### EXERCISE DETAILS
Rewrite the data below with every instance of "small black trough boat" renamed to "dark rowing boat", leaving all else unchanged. Omit the pictures from your reply.

### EXTRACTED DATA

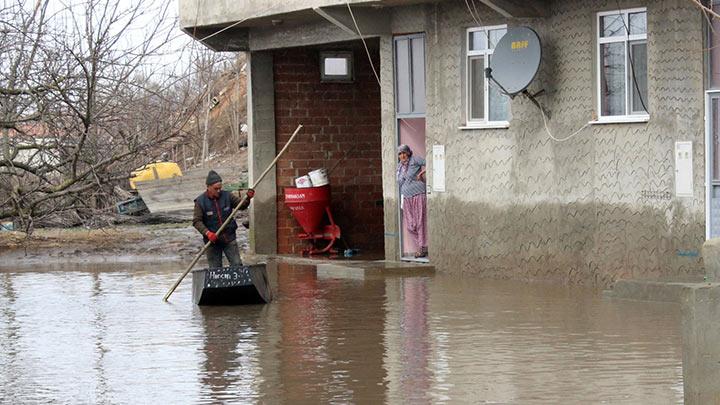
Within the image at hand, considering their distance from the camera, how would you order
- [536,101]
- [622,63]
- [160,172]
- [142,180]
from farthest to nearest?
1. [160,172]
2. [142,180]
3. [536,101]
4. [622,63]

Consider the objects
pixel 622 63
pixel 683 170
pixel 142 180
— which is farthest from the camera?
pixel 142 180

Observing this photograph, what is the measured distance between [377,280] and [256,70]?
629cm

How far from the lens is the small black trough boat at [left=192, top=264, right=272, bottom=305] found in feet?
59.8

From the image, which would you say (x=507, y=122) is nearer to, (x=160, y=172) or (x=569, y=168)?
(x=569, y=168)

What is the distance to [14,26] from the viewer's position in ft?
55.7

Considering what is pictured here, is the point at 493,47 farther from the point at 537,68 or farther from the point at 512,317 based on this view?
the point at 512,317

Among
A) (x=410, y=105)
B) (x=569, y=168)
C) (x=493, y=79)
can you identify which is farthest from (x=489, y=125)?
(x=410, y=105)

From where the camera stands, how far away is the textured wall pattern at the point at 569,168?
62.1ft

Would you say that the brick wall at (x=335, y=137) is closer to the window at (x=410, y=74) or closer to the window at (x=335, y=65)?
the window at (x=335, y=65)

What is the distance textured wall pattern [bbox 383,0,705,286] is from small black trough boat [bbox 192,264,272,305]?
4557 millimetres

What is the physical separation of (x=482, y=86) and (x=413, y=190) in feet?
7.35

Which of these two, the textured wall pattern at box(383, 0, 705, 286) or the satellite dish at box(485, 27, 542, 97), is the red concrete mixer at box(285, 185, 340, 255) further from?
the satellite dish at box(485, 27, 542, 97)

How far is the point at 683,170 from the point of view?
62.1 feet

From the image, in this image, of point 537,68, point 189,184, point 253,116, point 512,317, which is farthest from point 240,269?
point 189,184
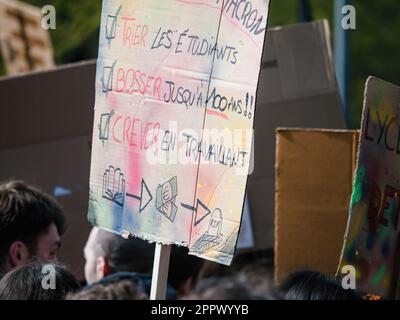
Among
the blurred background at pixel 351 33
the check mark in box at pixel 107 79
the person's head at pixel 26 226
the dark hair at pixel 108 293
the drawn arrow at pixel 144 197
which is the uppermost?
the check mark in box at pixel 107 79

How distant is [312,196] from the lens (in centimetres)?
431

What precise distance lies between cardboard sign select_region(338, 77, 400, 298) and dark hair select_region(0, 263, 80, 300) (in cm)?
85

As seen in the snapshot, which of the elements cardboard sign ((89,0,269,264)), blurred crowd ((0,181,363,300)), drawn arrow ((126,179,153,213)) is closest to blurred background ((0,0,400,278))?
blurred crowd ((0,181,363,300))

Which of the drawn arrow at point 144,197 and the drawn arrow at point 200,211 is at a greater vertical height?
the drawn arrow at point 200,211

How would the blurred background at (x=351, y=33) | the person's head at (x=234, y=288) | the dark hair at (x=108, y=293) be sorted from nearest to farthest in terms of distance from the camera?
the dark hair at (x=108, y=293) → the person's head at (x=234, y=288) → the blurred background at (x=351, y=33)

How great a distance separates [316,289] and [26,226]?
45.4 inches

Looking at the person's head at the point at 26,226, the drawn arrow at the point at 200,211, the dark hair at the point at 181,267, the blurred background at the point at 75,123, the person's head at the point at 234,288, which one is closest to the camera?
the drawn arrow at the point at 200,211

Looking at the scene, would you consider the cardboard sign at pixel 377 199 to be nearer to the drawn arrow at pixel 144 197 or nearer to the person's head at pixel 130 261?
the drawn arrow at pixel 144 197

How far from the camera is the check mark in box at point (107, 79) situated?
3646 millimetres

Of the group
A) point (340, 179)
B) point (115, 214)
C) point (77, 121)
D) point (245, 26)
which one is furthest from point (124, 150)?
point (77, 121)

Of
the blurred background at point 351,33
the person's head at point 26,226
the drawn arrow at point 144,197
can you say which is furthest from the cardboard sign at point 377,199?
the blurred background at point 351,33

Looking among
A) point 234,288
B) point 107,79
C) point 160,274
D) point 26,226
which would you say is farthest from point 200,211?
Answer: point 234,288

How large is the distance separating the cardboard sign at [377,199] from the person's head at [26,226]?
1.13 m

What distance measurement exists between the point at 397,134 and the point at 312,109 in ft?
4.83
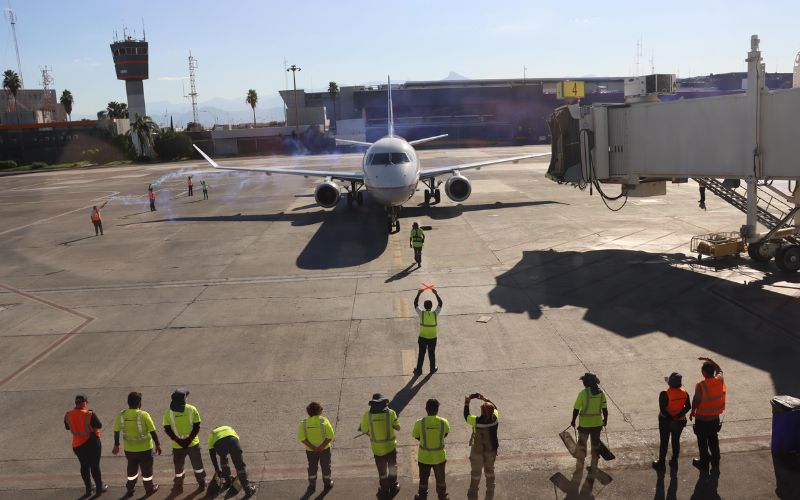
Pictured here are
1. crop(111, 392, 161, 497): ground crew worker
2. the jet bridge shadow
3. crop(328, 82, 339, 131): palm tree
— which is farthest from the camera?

### REPLY TO THE TASK
Within the image at hand, considering their distance from the camera, how would you order
- [536,101]
- [622,63]
- [160,172]
- [142,180]
from farthest to nearest?
1. [160,172]
2. [142,180]
3. [536,101]
4. [622,63]

Consider the objects
pixel 622 63
pixel 683 170
pixel 142 180
— which is farthest from the camera?
pixel 142 180

Observing this photograph, what is the measured distance between [377,280] and [256,70]?
629cm

How far from the lens is the dark rowing boat at [left=192, top=264, right=272, bottom=305] found in feet?
59.8

From the image, which would you say (x=507, y=122) is nearer to, (x=160, y=172) or (x=569, y=168)?
(x=569, y=168)

What is the distance to [14,26] from the viewer's position in ft?
55.7

Considering what is pictured here, is the point at 493,47 farther from the point at 537,68 or farther from the point at 512,317 based on this view?
the point at 512,317

Among
A) (x=410, y=105)
B) (x=569, y=168)
C) (x=493, y=79)
can you identify which is farthest from (x=489, y=125)?
(x=410, y=105)

From where the camera stands, how far away is the textured wall pattern at the point at 569,168?
62.1ft

Would you say that the brick wall at (x=335, y=137) is closer to the window at (x=410, y=74) or closer to the window at (x=335, y=65)?
the window at (x=335, y=65)

What is the distance textured wall pattern [bbox 383,0,705,286] is from dark rowing boat [bbox 192,264,272,305]?
4557 millimetres

What is the physical separation of (x=482, y=86) and (x=413, y=190) in feet?
7.35

Which of these two, the textured wall pattern at box(383, 0, 705, 286) or the satellite dish at box(485, 27, 542, 97), is the red concrete mixer at box(285, 185, 340, 255) further from?
the satellite dish at box(485, 27, 542, 97)

How far is the point at 683,170 from the point of view?
62.1 feet

From the image, in this image, of point 537,68, point 189,184, point 253,116, point 512,317, which is farthest from point 240,269?
point 189,184
Among
the blurred background at pixel 351 33
the check mark in box at pixel 107 79
the person's head at pixel 26 226
the dark hair at pixel 108 293
the drawn arrow at pixel 144 197
which is the uppermost?
the check mark in box at pixel 107 79

How distant is [312,196] from the lens (in centimetres)?
431

What precise distance lies between cardboard sign select_region(338, 77, 400, 298) and dark hair select_region(0, 263, 80, 300) (in cm)?
85

As seen in the snapshot, which of the elements cardboard sign ((89,0,269,264)), blurred crowd ((0,181,363,300)), drawn arrow ((126,179,153,213)) is closest to blurred background ((0,0,400,278))?
blurred crowd ((0,181,363,300))

Which of the drawn arrow at point 144,197 and the drawn arrow at point 200,211 is at a greater vertical height?
the drawn arrow at point 200,211

How would the blurred background at (x=351, y=33) | the person's head at (x=234, y=288) | the dark hair at (x=108, y=293) be sorted from nearest to farthest in terms of distance from the camera?
the dark hair at (x=108, y=293) → the person's head at (x=234, y=288) → the blurred background at (x=351, y=33)

How great a distance separates [316,289] and [26,226]?
45.4 inches

Looking at the person's head at the point at 26,226, the drawn arrow at the point at 200,211, the dark hair at the point at 181,267, the blurred background at the point at 75,123, the person's head at the point at 234,288, which one is closest to the camera?
the drawn arrow at the point at 200,211

Looking at the scene, would you consider the cardboard sign at pixel 377 199 to be nearer to the drawn arrow at pixel 144 197 or nearer to the person's head at pixel 130 261?
the drawn arrow at pixel 144 197

How far from the camera is the check mark in box at point (107, 79) situated?
3646 millimetres

Of the group
A) point (340, 179)
B) point (115, 214)
C) point (77, 121)
D) point (245, 26)
which one is furthest from point (124, 150)?
point (77, 121)

Of
the blurred background at point 351,33
the person's head at point 26,226
the drawn arrow at point 144,197
can you say which is furthest from the cardboard sign at point 377,199?
the blurred background at point 351,33

Looking among
A) point 234,288
B) point 107,79
C) point 160,274
D) point 26,226
which would you say is farthest from point 200,211?
Answer: point 234,288

How large is the distance separating the cardboard sign at [377,199] from the person's head at [26,226]?
1.13 m

What distance measurement exists between the point at 397,134 and the point at 312,109 in ft?
4.83
Pictured here are
1. crop(111, 392, 161, 497): ground crew worker
2. the jet bridge shadow
3. crop(328, 82, 339, 131): palm tree
— which is farthest from the camera?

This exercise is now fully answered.